Short task – Gather every row below that contains the word "story" and copy each of those rows in full. Case counts.

-- Provided information start --

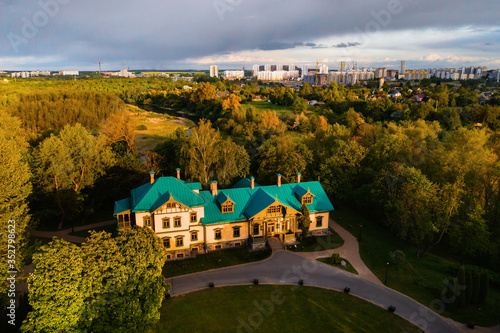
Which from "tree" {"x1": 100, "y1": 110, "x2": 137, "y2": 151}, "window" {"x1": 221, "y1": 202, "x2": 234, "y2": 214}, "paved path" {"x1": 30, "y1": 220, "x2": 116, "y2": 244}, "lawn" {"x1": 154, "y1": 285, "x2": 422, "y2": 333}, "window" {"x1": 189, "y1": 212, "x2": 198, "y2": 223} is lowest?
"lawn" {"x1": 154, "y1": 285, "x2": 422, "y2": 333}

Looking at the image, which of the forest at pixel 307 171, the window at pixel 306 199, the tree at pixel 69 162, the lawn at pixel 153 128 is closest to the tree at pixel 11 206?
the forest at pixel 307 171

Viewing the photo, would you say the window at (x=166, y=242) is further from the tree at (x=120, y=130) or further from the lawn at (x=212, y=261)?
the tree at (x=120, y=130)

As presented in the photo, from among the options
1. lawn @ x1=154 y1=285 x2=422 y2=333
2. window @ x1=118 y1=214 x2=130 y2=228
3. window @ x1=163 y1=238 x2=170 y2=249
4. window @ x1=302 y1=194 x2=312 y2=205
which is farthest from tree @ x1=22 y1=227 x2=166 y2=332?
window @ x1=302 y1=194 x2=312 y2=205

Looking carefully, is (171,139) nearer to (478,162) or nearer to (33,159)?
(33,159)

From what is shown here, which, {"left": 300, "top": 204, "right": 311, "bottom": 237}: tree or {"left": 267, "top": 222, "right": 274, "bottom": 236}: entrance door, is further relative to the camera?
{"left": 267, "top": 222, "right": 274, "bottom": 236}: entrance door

-- Provided information end --
-- Provided information start --

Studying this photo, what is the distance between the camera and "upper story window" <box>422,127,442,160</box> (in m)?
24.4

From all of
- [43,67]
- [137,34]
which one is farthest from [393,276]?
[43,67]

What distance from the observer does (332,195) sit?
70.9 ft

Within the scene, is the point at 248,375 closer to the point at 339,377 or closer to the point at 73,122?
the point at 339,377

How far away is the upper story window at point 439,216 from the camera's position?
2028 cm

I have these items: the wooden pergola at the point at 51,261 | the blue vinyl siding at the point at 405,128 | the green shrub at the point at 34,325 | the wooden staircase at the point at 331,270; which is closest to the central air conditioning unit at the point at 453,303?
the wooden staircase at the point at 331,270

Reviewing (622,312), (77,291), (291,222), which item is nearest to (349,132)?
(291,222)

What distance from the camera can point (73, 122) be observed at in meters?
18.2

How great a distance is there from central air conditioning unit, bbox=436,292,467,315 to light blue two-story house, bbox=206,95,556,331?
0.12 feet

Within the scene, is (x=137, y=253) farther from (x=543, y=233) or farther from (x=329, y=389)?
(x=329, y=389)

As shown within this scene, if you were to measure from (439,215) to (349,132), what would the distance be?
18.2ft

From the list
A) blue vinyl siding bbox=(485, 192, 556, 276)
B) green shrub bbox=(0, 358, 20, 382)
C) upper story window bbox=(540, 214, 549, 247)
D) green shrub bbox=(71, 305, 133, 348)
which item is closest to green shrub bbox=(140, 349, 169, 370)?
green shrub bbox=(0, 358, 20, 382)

-- Provided information end --

Result of this exercise –
Studying this photo, what is the distance between the camera and "upper story window" <box>422,127,442,160</box> (in m)?
How far away is the upper story window at point 439,216 from the camera's position?
How great a distance is there from central air conditioning unit, bbox=436,292,467,315 to light blue two-story house, bbox=206,95,556,331?
C) upper story window bbox=(540, 214, 549, 247)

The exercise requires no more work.